- _TASK DESCRIPTION_: Each line from the one that contains "From the given choices" to the end of the material must be quoted exactly; include both end lines and nothing else.

-- START SUPPLIED RECORDS --

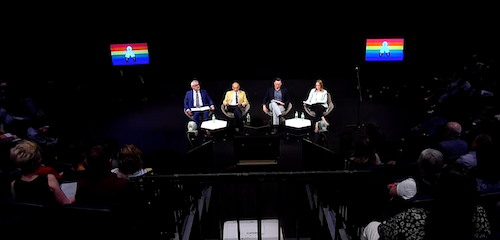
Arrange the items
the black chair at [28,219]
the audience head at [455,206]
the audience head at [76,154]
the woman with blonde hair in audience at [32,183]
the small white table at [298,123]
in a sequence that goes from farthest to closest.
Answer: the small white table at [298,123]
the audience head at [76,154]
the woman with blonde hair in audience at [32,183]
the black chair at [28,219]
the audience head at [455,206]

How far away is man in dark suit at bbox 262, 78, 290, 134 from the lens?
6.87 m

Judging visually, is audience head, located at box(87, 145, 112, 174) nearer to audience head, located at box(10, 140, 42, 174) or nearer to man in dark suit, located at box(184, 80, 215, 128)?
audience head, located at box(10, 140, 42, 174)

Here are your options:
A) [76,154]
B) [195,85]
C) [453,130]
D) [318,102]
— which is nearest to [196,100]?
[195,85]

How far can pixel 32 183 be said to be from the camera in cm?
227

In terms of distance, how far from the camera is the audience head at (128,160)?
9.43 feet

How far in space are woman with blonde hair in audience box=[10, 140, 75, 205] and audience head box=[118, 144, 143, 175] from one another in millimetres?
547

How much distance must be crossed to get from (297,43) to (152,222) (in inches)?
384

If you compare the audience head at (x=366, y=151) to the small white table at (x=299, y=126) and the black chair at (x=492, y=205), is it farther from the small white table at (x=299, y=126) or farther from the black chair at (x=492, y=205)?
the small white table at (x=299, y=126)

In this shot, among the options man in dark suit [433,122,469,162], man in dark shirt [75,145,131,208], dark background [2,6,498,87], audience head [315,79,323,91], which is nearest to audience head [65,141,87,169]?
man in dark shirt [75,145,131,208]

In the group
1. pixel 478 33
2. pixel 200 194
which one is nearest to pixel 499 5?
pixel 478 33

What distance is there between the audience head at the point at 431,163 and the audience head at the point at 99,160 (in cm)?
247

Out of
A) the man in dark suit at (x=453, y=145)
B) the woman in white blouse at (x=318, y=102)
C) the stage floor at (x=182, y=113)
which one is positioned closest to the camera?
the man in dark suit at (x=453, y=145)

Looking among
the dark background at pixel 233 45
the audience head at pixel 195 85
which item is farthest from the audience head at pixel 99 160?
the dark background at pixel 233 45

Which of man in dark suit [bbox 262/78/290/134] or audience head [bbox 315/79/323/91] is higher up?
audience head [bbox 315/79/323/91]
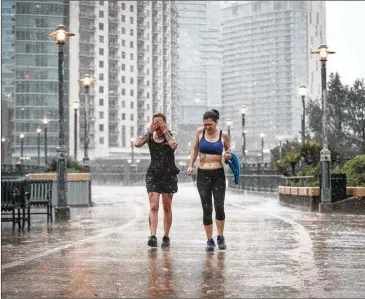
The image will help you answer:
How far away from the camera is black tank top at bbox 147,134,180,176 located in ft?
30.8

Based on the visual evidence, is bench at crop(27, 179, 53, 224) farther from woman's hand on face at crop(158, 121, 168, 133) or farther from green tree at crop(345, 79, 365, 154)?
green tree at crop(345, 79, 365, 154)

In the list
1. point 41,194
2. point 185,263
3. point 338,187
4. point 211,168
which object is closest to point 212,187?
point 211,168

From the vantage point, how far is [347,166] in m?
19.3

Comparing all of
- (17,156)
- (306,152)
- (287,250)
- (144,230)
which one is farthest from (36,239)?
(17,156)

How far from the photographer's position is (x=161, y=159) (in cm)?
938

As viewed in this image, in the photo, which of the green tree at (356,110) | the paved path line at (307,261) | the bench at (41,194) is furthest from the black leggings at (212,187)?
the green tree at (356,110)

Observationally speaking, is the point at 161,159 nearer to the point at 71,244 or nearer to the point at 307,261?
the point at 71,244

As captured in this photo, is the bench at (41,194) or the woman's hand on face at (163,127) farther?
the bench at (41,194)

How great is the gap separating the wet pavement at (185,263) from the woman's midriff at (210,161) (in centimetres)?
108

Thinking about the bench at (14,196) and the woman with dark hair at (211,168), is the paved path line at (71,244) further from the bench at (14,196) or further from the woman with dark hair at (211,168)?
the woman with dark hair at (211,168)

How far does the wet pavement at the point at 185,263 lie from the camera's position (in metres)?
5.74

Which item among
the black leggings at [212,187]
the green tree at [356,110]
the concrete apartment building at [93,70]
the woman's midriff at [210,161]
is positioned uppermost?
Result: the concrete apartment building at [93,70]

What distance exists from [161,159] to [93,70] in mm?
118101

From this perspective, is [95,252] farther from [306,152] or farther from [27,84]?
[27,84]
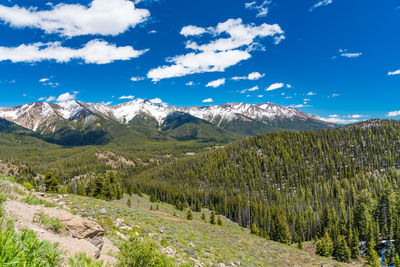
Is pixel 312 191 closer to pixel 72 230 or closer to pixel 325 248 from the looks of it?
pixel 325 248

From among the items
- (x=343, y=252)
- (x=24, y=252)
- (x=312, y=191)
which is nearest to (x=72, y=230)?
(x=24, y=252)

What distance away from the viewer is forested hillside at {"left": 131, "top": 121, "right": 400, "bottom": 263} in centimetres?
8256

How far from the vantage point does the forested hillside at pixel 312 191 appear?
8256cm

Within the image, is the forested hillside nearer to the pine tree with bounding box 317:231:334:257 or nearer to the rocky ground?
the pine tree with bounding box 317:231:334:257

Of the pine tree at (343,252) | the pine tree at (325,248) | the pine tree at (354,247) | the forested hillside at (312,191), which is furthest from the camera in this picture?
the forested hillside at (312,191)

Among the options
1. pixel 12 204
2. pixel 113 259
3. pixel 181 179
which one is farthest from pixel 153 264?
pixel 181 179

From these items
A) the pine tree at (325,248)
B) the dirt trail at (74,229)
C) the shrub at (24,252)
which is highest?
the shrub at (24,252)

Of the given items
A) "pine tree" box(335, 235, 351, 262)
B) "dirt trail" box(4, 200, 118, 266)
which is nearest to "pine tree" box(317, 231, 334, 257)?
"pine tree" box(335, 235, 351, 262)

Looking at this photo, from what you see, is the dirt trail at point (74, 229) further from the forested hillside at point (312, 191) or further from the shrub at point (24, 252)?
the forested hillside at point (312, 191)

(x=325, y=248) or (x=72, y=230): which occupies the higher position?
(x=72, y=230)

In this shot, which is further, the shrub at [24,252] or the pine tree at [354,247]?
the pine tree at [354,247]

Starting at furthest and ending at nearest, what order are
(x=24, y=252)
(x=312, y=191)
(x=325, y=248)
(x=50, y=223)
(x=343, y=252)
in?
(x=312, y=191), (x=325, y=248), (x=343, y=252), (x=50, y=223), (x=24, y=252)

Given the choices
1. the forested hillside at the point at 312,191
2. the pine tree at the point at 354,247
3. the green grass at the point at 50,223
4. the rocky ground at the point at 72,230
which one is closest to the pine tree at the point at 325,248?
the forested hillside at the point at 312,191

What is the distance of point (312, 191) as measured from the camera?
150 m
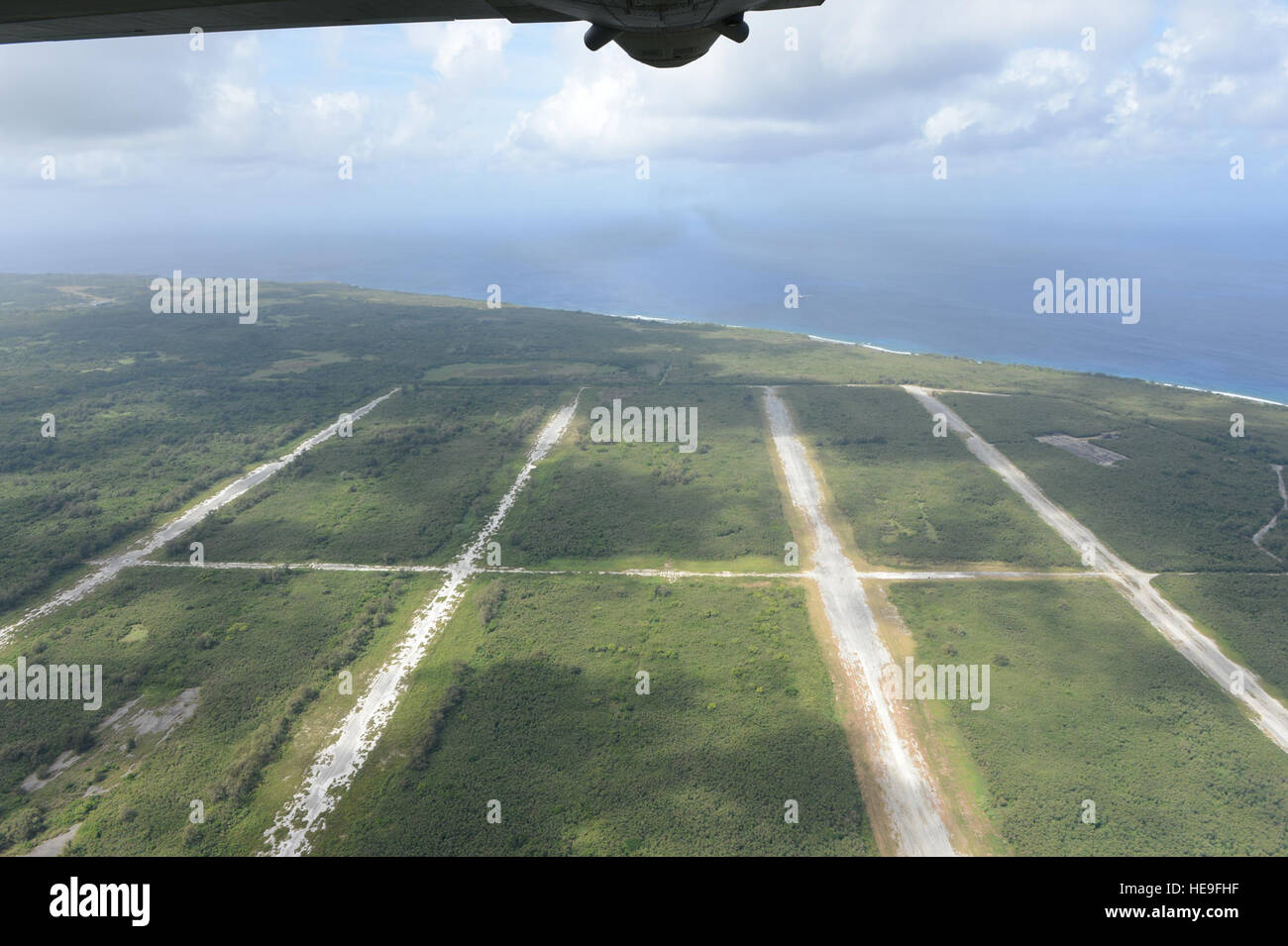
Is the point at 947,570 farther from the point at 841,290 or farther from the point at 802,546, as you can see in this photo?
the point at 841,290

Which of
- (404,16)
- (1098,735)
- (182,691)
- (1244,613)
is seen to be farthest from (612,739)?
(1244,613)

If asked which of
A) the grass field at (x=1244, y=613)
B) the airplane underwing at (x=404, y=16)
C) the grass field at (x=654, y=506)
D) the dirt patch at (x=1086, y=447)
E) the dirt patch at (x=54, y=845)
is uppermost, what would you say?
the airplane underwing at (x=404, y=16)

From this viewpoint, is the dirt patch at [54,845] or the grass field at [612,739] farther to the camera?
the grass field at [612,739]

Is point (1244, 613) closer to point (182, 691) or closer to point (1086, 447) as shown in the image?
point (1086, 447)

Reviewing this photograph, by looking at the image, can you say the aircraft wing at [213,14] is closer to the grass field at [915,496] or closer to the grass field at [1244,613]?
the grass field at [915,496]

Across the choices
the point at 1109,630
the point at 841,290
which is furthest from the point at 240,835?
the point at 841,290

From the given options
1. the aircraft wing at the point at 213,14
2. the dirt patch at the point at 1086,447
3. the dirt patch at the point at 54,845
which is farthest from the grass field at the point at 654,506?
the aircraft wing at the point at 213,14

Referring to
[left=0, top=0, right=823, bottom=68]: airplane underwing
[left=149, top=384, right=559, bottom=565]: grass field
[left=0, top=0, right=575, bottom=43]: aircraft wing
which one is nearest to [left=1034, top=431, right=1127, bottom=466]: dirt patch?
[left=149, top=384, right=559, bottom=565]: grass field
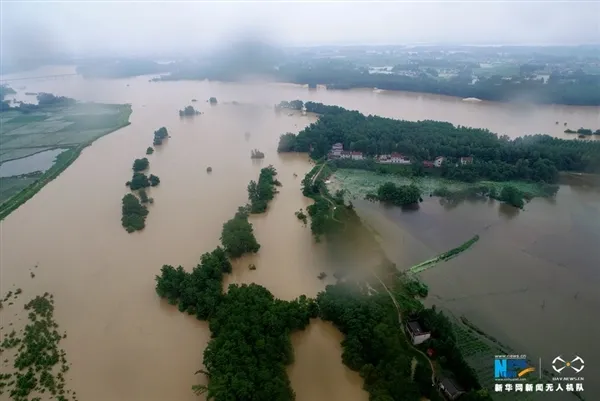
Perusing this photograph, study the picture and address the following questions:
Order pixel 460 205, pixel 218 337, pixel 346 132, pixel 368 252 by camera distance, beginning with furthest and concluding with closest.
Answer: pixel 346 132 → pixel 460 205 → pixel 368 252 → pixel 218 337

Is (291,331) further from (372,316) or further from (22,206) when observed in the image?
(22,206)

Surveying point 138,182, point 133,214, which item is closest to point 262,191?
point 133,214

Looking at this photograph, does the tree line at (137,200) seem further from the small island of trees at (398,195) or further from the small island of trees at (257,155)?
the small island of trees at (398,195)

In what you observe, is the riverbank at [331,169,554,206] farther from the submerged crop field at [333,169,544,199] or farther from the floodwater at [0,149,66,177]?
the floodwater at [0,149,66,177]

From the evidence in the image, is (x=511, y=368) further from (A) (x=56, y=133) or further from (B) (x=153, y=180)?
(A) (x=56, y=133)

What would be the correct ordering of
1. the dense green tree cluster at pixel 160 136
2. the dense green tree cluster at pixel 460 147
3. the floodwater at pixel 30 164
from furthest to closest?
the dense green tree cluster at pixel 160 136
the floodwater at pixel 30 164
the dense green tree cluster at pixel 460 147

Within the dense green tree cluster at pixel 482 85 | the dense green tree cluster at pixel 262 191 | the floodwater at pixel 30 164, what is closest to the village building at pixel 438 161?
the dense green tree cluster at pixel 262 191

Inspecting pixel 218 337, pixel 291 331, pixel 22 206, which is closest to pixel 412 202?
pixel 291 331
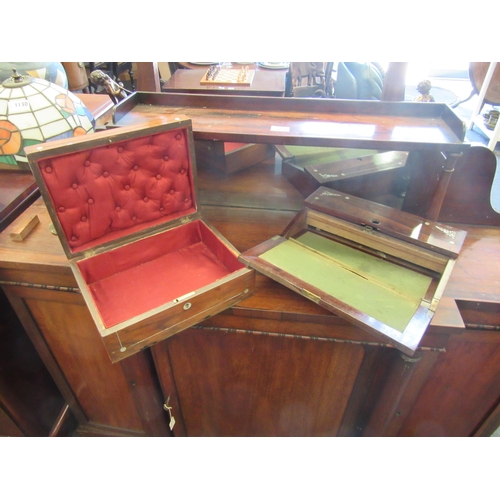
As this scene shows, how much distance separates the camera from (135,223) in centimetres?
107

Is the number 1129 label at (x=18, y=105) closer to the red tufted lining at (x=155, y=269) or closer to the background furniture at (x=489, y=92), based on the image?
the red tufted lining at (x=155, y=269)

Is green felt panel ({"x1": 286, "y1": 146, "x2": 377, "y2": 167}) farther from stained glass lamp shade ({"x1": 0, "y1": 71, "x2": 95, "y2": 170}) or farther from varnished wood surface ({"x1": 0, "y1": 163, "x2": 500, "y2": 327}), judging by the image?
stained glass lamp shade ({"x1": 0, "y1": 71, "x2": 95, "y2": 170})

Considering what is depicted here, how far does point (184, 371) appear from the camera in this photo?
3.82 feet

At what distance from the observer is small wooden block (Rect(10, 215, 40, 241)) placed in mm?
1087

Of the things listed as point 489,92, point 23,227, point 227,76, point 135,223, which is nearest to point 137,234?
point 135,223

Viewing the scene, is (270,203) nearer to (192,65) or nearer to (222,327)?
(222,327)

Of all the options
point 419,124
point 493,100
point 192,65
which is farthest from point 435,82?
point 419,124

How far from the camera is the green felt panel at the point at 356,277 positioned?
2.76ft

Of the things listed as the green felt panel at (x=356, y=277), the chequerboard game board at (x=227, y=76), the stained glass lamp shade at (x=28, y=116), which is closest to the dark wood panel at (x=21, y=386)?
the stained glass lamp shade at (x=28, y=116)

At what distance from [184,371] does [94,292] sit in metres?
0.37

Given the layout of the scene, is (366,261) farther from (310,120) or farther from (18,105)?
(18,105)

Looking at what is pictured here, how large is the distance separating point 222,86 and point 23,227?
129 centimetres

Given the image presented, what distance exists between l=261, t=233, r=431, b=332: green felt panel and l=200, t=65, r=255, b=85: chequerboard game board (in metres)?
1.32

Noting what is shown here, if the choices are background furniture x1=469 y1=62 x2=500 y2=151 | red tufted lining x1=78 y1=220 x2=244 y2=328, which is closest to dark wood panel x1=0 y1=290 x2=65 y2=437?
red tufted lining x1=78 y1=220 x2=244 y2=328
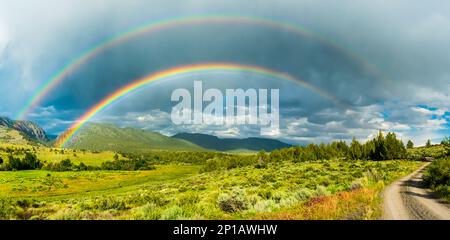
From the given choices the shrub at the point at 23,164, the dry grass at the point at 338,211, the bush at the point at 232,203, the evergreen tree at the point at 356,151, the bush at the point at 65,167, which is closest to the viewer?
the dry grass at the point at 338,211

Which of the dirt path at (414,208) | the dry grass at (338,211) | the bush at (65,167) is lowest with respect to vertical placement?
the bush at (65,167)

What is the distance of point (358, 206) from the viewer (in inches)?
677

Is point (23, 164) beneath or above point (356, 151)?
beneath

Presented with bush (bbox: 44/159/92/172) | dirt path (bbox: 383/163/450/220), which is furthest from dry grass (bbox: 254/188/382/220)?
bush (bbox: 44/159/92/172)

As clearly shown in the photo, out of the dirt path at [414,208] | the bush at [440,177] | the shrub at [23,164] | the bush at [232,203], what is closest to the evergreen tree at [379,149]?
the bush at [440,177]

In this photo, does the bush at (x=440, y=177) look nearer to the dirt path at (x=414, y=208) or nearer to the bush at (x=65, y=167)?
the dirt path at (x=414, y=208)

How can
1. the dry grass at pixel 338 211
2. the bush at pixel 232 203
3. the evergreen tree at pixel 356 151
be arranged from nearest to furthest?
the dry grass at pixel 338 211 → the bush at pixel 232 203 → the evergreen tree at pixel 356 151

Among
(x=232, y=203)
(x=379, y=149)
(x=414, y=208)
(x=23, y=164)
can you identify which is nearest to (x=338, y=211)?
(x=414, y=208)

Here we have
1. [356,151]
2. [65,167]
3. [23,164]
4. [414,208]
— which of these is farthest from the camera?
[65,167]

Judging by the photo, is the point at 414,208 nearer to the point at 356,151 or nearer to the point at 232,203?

-- END SUPPLIED RECORDS --

- _TASK OUTPUT_:
From the given choices the shrub at the point at 23,164, the dry grass at the point at 338,211, the bush at the point at 232,203, the evergreen tree at the point at 356,151, the bush at the point at 65,167, which is closest to the viewer?
the dry grass at the point at 338,211

Which of the dirt path at (414,208) | the dry grass at (338,211) | the bush at (65,167) is lowest with respect to vertical placement?
the bush at (65,167)

What is the distance of point (358, 206) from the viewer (in inches)?
677

Is point (23, 164) beneath or above point (356, 151)?
beneath

Presented with bush (bbox: 44/159/92/172) | dirt path (bbox: 383/163/450/220), which is furthest from dry grass (bbox: 254/188/382/220)?
bush (bbox: 44/159/92/172)

As clearly shown in the photo, out of the dirt path at [414,208] | the bush at [440,177] | the shrub at [23,164] | the bush at [232,203], what is closest to the evergreen tree at [379,149]?
the bush at [440,177]

In this photo, does the bush at (x=440, y=177) look nearer to the dirt path at (x=414, y=208) or nearer to the bush at (x=65, y=167)?
the dirt path at (x=414, y=208)

How can
1. the dry grass at pixel 338 211
2. the bush at pixel 232 203
3. the evergreen tree at pixel 356 151
be arranged from nearest to furthest?
the dry grass at pixel 338 211 → the bush at pixel 232 203 → the evergreen tree at pixel 356 151

Among
(x=232, y=203)
(x=379, y=149)
(x=414, y=208)
(x=23, y=164)
can you identify which is nearest to (x=338, y=211)?
(x=414, y=208)

Here we have
1. [356,151]
2. [65,167]
3. [23,164]
4. [414,208]
— which of these is farthest from the camera?
[65,167]

Judging by the photo, is the point at 414,208 nearer to the point at 356,151 or nearer to the point at 232,203?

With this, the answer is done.